It seems lately that HIV/AIDS only seems to make news lately when we have reached some milestone. Last year, it was because the US had reached the 1 million mark, and the fact that Bush's predicted reduction of new cases from 40,000 a year to 20,000 through the abstinence message was dealt a great blow when the new cases reached 60,000. (I could have told him an abstinence only message doesn't work.) This year, HIV/AIDS makes the news as we reach the quarter century mark for the pandemic. A pandemic that has taken the lives of 25 million people, and infects 40 million more. The bird/avian flu gets more press coverage now, and it hasn't killed anywhere near the number. As a HIV/AIDS educator, I feel the need to put in my 2 cents about this anniversary.
I can remember a time before HIV/AIDS, but just barely. My children may never live in a world without it. I don't know anyone that hasn't been affected by it in some way.

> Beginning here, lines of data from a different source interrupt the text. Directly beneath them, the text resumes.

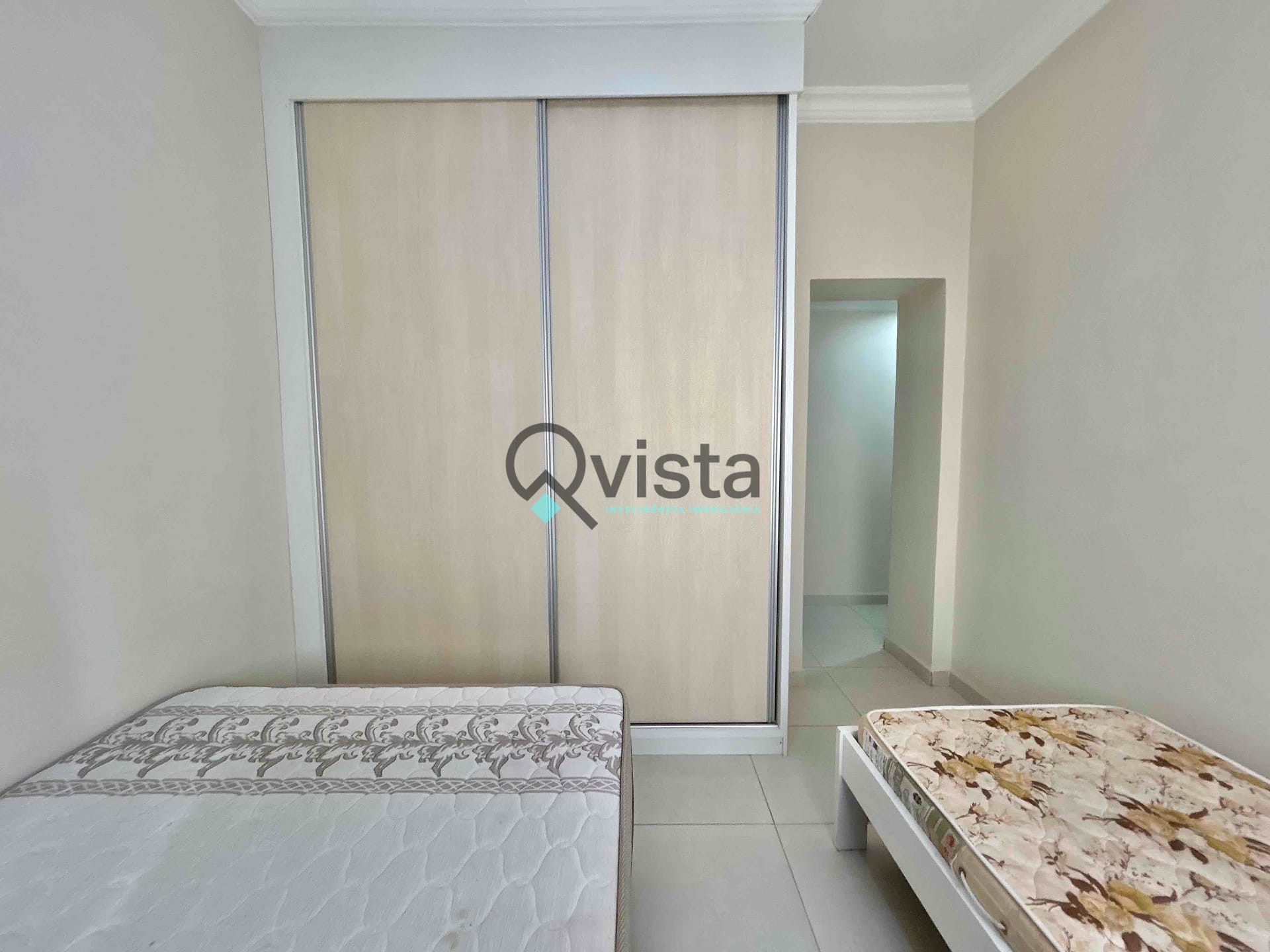 Apartamento, 3 quartos, 164 m² - Foto 36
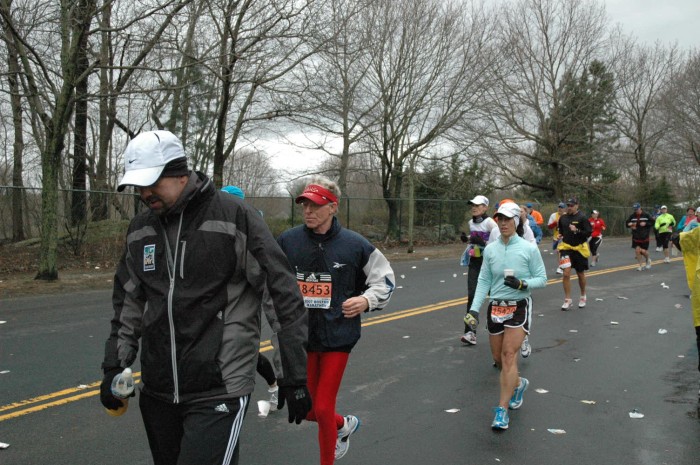 DSC_7132.jpg  (109.0 Kb)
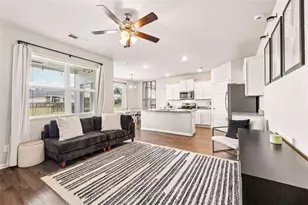 81 Mead Ct, Hoschton, GA 30548 - Photo 5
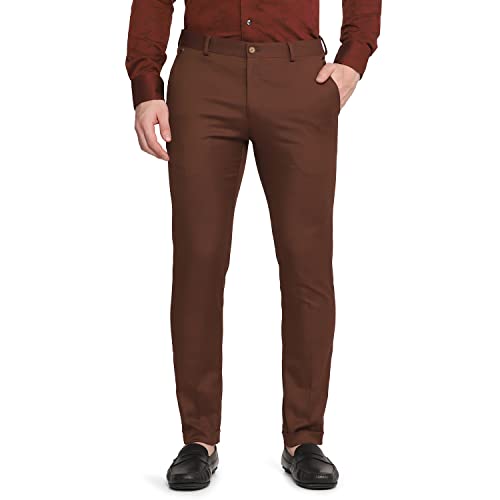 Image of blackberrys Men's Skinny Pants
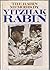 The Rabin Memoirs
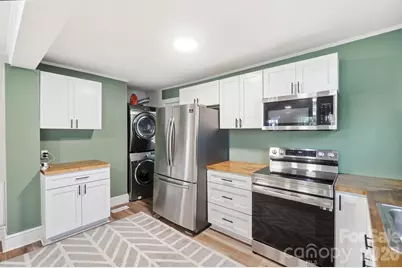 817 E Dunlap Street, Lancaster, SC 29720 - Photo 17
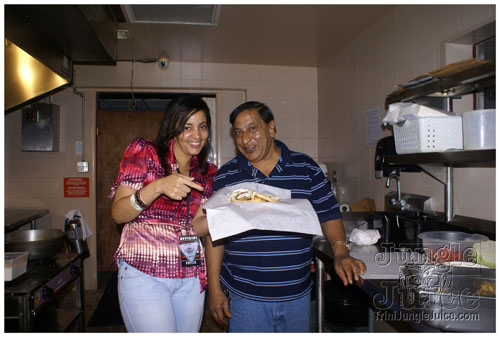 i4west_meets_i4east-032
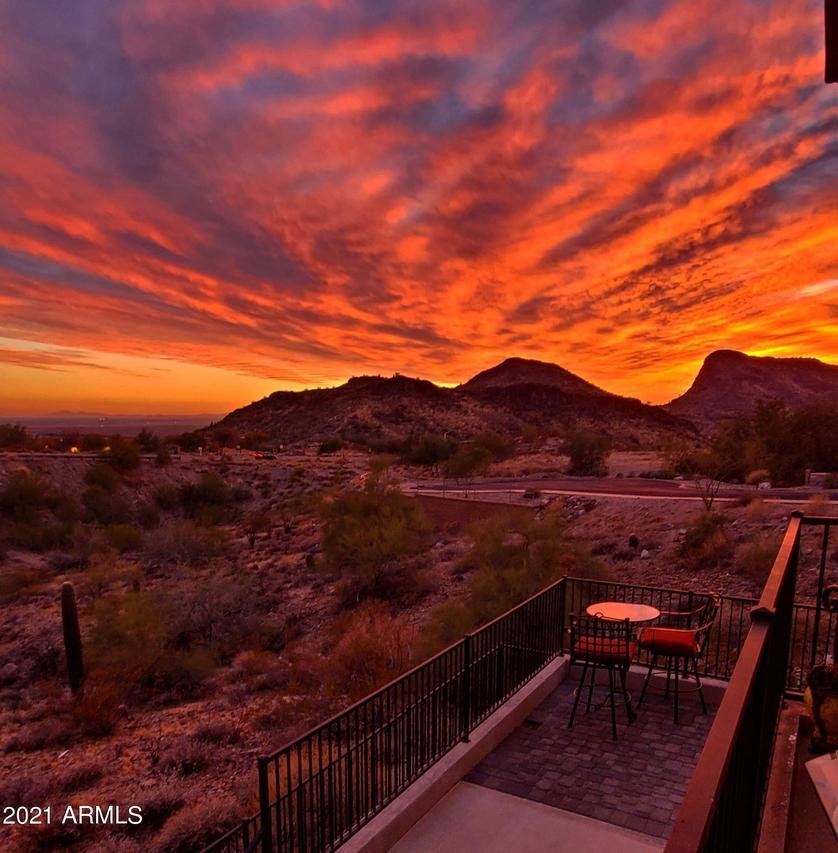 14825 E Valley Vista Dr. #59, Fountain Hills, AZ 85268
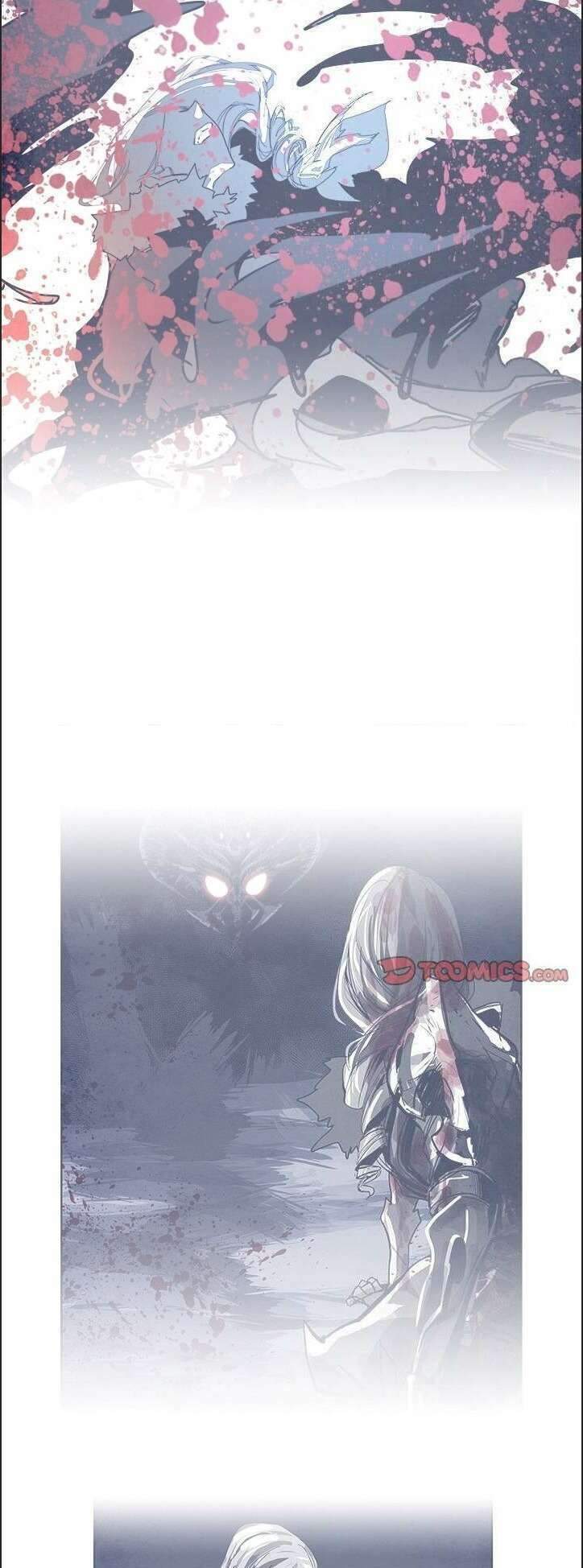 Warble Chapter 196 - Trang 5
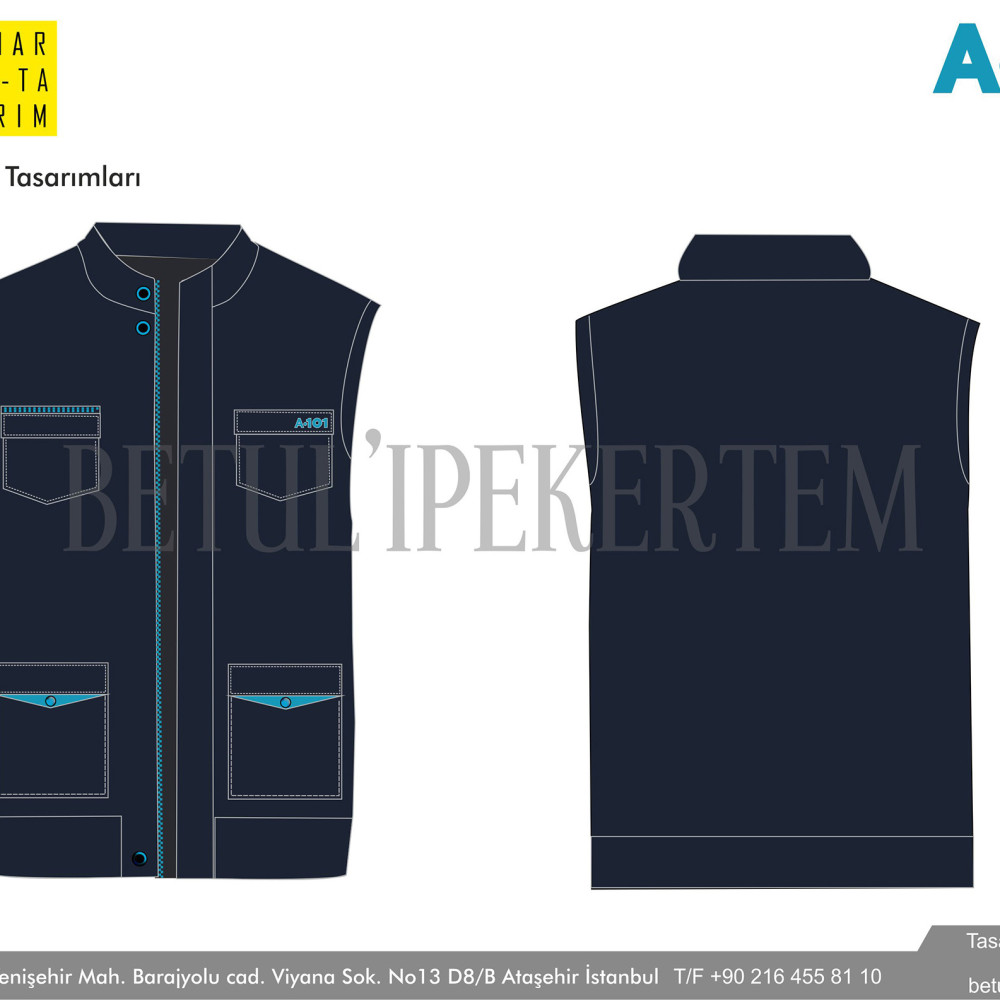 a101 kurumsal giysi2 (1)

We have made progress in these past 25 years. There are now antivirals that have given hope to people with the HIV virus. There are people infected from the start that are still with us today. There are now laws in place that protect the rights of those with HIV/AIDS. We now know for such how the virus is transmitted, and how it affects the immune system. There are possible vaccines and preventive drugs being tested.
Yet, there is still much misconception out there. Because of early media coverage, may of the early theories still remain. Some people still view this as a disease of morality, or a "gay" disease. I've had students in my classes who thought you could get it from a mosquito, or casual contact. I've talked to teens that were under the impression that as long as you don't have intercourse, and only had oral or anal sex, you were okay. My grandmother told me one day that she wouldn't have to worry about getting HIV because she'd "gone through menopause" and "couldn't get pregnant". (Side-note: my grandma has no interest in men or dating, so I'm not worried about her on that front.) My sister-in-law once asked my why they favored condoms. When I told her it was to encourage their use during oral, she was baffled as to why they would be used for such. There is still a long way to go.
Education programs are still our best weapon against the spread of this disease. I find it totally amazing that something so simple and inexpensive can make such a difference in this fight. But it needs to be a complete education plan. Just pushing the message "Don't have sex or do drugs" will not work. The fact that the numbers are still steadily climbing is proof positive of that. It's like trying to get someone to solve an algebraic equation with only part of the formula. It does not compute. You have to talk about protection. You have to talk about safe sex, and using a condom. You have to talk about always using clean sharps whenever injecting drug, legal or not. It's not who you are, it what you do. This is about saving lives. Isn't THAT the most important thing?
To anyone that says teaching young people to properly use a condom is giving them permission to have sex, I present this argument. I know how to use a gun. I was trained to do so, and I qualified as a Sharpshooter, which means I'm a darn good shot. Knowing how to fire a weapon does not mean I am going around shooting people. The only thing I have ever shot are target sheets. But if I even need to use a firearm, I am prepared to do so. The same thing applies to condoms. I have taught my oldest how to properly use one, and she knows it's not permission to get her freak on. Yet, as we all take a stroll down memory lane, I'm sure you remember your teen years. I remember mine, and that's why she knows.
Well, that's my 2 cents. I'll get off my soapbox now.